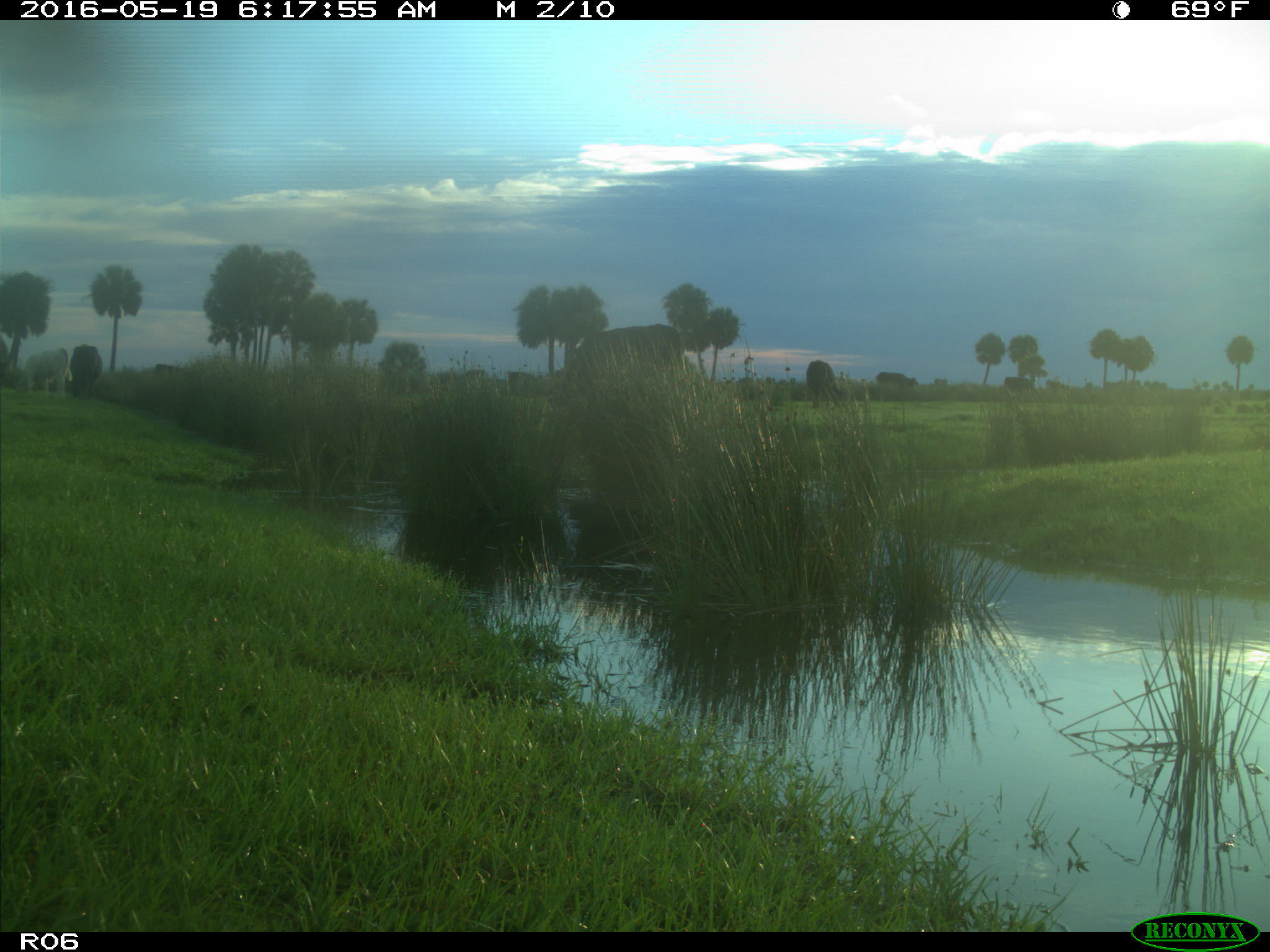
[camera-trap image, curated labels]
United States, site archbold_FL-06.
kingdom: Animalia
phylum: Chordata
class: Mammalia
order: Artiodactyla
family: Bovidae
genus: Bos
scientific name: Bos taurus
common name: domestic cow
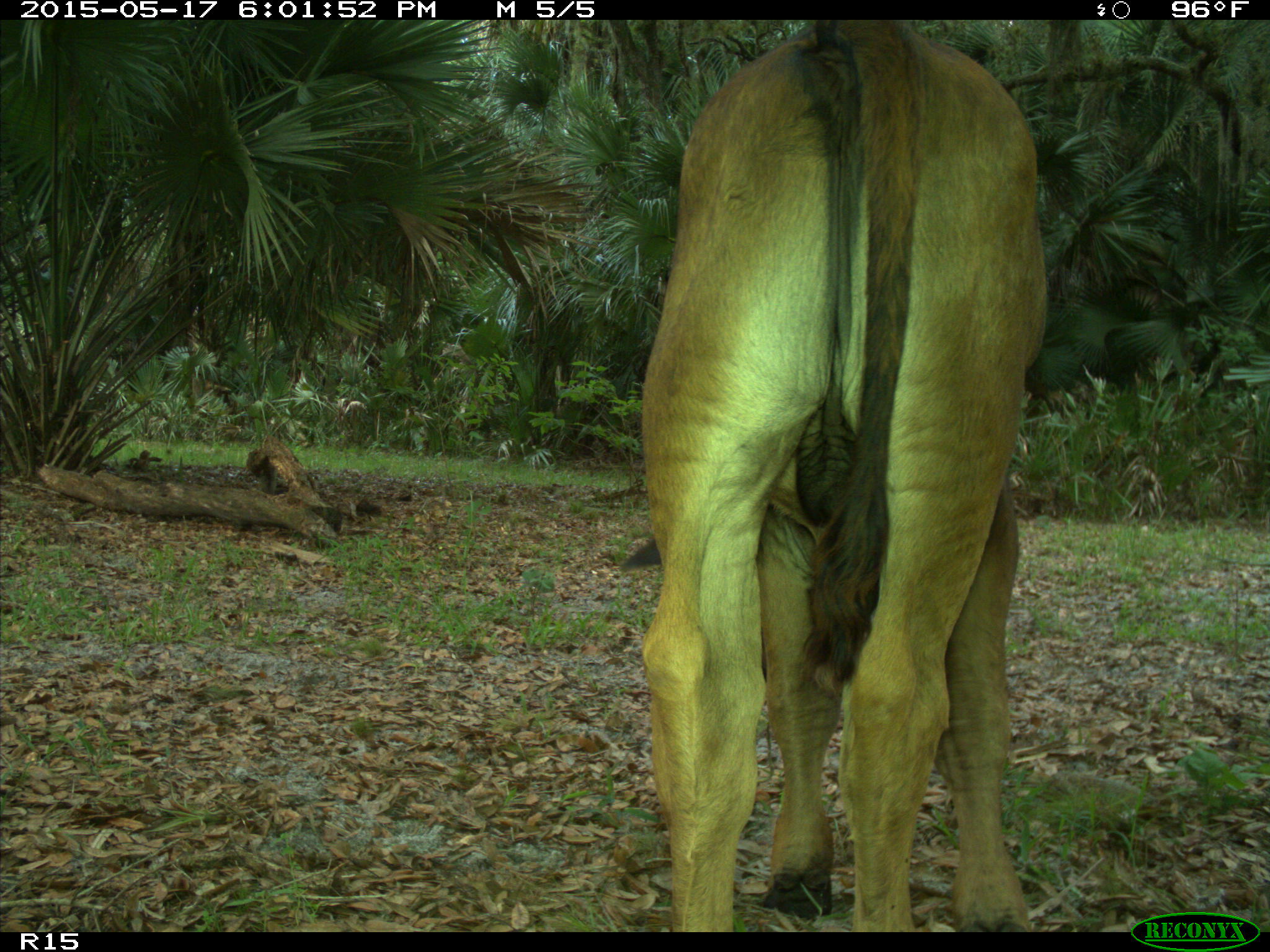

**Activity:**
Your copy should match every record exactly and contain no pictures.

**Solution to this problem:**
[camera-trap image, curated labels]
United States, site archbold_FL-06.
kingdom: Animalia
phylum: Chordata
class: Mammalia
order: Artiodactyla
family: Bovidae
genus: Bos
scientific name: Bos taurus
common name: domestic cow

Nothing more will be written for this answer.